-- start of PAGE TEXT --

A 2012 report by the US Department of Defense warned those weapons could be deployed "by modifying a variety of conventional munitions, including artillery and ballistic missiles."
Despite widespread predictions of instability, Kim Jong Un has succeeded in maintaining his family's ironclad grip on the country, and fulfilled his father's desire of a functioning nuclear weapons program, as well as majorly improved missile capabilities.
International sanctions -- even with the buy in of China, North Korea's only real ally -- have failed to halt either of these programs. Right now, Graham said, Kim is focused on shoring up his long-term security, particularly against any threat of US-led regime change.
"They have no interest in talking, they're interested in locking in their gains," he said. "The hatches are down, economically Kim Jong Un has already priced in extra sanctions."
Joe Bermudez, an analyst with 38 North, said North Korea "believes the only way to deter the US from attacking them, and maintaining the power of the Kim regime is by the possession of nuclear weapons."
"They've repeatedly stated that if Libya or Iraq had nuclear weapons the US would not have attacked them," he said.

-- end of PAGE TEXT --
-- start of RECORD EXTRACTS --

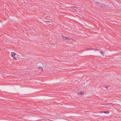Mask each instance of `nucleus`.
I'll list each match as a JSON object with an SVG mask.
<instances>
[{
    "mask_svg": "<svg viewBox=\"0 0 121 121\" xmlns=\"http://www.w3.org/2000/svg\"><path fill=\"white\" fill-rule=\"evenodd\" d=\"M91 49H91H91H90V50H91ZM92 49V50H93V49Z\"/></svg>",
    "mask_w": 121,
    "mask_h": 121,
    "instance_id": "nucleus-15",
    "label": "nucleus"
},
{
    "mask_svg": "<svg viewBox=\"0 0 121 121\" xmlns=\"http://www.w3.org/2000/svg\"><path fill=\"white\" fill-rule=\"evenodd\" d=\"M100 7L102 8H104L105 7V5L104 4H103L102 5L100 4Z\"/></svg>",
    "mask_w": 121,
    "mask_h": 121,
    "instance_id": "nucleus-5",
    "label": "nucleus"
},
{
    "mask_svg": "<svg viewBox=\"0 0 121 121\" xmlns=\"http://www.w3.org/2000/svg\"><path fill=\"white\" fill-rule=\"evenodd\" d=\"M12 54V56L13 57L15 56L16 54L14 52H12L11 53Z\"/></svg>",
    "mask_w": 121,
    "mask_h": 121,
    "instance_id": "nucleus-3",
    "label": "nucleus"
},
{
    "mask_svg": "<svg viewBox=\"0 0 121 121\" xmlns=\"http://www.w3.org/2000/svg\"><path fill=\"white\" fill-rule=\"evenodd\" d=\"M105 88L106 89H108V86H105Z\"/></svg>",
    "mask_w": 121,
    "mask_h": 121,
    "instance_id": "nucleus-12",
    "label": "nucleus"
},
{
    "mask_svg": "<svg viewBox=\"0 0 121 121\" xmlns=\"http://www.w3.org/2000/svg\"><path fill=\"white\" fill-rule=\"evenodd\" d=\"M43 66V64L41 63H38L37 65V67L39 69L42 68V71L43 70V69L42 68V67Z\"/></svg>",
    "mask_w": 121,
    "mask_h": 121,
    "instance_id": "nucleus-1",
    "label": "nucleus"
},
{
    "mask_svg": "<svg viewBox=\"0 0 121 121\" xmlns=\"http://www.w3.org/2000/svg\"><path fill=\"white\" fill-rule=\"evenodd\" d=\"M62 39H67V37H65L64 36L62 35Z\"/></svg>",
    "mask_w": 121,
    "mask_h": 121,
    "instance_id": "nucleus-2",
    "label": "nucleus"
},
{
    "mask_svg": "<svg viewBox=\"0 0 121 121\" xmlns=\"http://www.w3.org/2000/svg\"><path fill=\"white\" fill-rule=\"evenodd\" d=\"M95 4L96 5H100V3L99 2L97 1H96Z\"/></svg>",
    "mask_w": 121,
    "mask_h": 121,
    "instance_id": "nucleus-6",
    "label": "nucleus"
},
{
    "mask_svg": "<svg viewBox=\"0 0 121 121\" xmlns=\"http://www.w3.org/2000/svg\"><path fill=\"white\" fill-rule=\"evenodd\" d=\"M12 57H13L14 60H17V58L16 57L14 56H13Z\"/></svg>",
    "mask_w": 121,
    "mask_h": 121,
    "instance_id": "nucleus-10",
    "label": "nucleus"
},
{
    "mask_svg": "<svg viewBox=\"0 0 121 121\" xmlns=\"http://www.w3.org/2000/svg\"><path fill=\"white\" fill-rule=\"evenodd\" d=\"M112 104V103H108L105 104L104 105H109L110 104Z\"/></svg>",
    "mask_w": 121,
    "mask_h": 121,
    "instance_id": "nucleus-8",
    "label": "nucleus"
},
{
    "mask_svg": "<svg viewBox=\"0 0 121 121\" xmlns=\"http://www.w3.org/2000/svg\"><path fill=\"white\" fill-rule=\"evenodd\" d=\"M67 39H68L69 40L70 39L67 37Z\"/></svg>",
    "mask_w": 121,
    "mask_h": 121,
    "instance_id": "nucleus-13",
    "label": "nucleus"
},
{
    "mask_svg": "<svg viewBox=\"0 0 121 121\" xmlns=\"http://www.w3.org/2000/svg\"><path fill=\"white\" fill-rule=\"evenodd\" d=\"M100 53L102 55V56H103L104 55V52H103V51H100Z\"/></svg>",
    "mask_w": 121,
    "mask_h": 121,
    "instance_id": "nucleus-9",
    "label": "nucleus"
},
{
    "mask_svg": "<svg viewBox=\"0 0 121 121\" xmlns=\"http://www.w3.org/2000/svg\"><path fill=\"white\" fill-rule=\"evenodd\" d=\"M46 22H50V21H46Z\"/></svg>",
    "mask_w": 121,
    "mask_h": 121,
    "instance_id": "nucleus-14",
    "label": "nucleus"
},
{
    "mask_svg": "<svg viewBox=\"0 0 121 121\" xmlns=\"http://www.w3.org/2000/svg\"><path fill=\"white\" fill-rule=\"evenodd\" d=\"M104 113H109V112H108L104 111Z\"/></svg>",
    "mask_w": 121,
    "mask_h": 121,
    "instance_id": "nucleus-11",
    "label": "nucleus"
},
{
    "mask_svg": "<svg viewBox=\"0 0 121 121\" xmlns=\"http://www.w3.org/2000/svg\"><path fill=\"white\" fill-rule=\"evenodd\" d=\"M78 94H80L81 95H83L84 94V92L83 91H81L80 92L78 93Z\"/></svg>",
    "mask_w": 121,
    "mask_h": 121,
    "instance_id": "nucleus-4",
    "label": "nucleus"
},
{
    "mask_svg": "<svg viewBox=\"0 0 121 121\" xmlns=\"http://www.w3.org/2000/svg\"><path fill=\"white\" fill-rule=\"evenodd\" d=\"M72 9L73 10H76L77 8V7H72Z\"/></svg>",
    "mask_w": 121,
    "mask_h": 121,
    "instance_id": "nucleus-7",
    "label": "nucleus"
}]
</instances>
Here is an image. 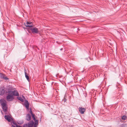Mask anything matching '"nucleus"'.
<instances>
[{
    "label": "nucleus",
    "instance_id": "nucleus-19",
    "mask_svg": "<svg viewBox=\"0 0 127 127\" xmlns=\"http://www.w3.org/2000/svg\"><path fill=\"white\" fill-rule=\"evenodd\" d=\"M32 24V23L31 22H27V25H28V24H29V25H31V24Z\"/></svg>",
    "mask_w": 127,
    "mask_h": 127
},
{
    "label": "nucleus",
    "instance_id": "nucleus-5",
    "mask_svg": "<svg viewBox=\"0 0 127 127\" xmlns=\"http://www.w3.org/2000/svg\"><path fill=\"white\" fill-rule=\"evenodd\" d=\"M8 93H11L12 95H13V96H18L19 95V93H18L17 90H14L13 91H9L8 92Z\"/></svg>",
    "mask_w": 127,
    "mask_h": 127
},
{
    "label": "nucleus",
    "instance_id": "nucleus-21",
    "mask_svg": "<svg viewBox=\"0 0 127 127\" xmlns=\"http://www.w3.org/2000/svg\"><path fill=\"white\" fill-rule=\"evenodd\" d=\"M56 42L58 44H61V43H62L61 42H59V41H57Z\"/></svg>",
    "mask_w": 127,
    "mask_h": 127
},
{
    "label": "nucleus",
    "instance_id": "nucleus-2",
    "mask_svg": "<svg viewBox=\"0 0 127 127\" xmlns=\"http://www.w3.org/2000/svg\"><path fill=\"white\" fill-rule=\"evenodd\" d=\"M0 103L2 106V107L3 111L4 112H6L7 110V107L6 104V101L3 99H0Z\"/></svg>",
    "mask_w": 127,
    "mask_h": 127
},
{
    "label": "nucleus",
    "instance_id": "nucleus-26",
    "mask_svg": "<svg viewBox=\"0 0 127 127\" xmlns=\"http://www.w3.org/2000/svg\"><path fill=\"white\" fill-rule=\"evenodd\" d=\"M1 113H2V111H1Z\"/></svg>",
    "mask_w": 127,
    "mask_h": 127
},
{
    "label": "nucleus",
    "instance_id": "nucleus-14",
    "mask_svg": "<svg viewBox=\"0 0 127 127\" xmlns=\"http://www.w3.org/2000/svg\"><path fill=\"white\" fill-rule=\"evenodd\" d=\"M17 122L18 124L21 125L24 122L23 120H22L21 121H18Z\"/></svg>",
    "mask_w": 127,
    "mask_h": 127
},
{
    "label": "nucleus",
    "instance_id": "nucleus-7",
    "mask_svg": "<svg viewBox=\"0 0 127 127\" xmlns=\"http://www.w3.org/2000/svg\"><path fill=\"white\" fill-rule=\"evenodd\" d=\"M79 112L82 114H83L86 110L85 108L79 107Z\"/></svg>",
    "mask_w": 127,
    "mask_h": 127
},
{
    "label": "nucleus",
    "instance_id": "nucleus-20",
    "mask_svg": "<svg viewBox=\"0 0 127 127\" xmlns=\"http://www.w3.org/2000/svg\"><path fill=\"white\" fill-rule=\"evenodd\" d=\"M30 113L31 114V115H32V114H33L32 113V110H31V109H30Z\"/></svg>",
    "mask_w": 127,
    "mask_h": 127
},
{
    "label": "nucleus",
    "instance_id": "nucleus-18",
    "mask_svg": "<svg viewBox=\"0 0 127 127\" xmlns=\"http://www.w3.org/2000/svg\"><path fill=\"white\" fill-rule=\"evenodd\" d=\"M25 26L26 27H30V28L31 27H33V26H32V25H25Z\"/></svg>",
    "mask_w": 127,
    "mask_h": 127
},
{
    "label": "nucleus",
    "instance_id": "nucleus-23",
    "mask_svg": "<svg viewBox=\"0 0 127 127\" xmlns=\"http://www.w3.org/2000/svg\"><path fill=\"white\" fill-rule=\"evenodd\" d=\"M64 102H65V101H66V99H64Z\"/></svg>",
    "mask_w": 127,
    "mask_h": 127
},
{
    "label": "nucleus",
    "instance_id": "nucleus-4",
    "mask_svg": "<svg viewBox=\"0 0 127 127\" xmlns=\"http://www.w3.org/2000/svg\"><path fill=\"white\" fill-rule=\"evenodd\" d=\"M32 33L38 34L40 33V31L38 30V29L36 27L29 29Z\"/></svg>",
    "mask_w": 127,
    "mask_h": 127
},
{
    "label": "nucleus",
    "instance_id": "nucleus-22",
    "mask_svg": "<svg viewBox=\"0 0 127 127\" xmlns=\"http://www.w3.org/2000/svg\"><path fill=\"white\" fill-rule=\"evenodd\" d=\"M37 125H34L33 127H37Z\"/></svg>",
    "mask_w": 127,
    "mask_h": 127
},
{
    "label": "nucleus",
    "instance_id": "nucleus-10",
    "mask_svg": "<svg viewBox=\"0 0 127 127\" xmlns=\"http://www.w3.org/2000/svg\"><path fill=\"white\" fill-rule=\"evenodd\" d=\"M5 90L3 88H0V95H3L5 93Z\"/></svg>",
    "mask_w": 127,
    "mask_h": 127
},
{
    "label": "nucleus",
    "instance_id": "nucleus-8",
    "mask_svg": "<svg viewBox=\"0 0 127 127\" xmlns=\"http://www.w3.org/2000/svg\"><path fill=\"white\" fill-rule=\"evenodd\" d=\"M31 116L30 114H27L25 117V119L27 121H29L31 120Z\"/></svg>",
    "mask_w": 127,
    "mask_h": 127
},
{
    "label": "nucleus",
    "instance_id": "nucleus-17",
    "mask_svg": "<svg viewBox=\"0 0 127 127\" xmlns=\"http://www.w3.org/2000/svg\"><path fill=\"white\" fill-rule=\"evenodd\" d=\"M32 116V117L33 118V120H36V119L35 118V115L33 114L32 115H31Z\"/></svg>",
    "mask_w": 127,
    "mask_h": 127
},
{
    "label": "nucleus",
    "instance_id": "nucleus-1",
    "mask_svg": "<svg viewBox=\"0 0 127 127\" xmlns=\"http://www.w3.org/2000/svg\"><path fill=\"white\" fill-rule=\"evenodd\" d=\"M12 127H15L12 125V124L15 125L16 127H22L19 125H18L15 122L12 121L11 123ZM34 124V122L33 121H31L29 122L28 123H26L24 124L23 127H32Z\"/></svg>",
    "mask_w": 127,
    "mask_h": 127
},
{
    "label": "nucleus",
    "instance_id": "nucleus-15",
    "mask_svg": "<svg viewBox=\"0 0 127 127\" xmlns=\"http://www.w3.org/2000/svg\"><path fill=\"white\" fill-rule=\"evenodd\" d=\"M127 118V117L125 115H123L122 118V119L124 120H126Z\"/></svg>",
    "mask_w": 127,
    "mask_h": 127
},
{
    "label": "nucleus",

-- end of RECORD EXTRACTS --

_REQUIREMENTS:_
(a) Shorten the paragraph of the North Korea text that begins "International sanctions -- even with the buy in of China," keeping its main facts.
(b) Pick up the North Korea text after its last sentence and write what comes next.
The lines have no part in this.

_SOLVED PROBLEMS:_
(a) Sanctions haven't stopped either program, even with China on board as North Korea's only real ally. Graham said Kim is now focused on securing his long-term position, especially against any threat of US-led regime change.

(b)
Some argue that the threat from North Korea hasn't changed, but what has changed is attitudes in Washington and Tokyo.
Jean Lee, a global fellow at the US-based Wilson Center, said that many South Koreans, who are most at risk of any conflict with North Korea, are less concerned with the rhetoric coming from Pyongyang as that coming from Washington.
"We know the North Koreans are going to push things to the edge, they always do, we don't know how President Trump will respond," she told CNN.
"The rhetoric and aggressive tone in the region right now feeds (Kim Jong Un's) resolve to continue developing and building nuclear missiles."
Particularly prone to failure is the intermediate-range Musudan missile, believed to be the country's most domestically-developed and therefore easiest to build.
Tal Inbar, an analyst with the Fisher Institute for Air and Space Strategic Studies, said a reasonable amount of flight tests for an ICBM "would be at least six to eight successful launches." So far North Korea hasn't conducted one.
"The question remains of what would be the reliability of a missile that has never flown before," he said.
Claims about intercontinental capabilities should therefore be taken with a large grain of salt, said weapons expert Markus Schiller.
He said that while North Korean propaganda "looks impressive," it is also often wildly misleading. In particular, he points to the vast number of ICBMs Pyongyang claims are under development.
"They want to send a message that they have an ICBM, that they are dangerous," he told CNN, whereas in fact "they are a very, very long way away from this."
Parts of South Korea and Japan have been in range of conventional artillery or medium-range ballistic missiles for decades.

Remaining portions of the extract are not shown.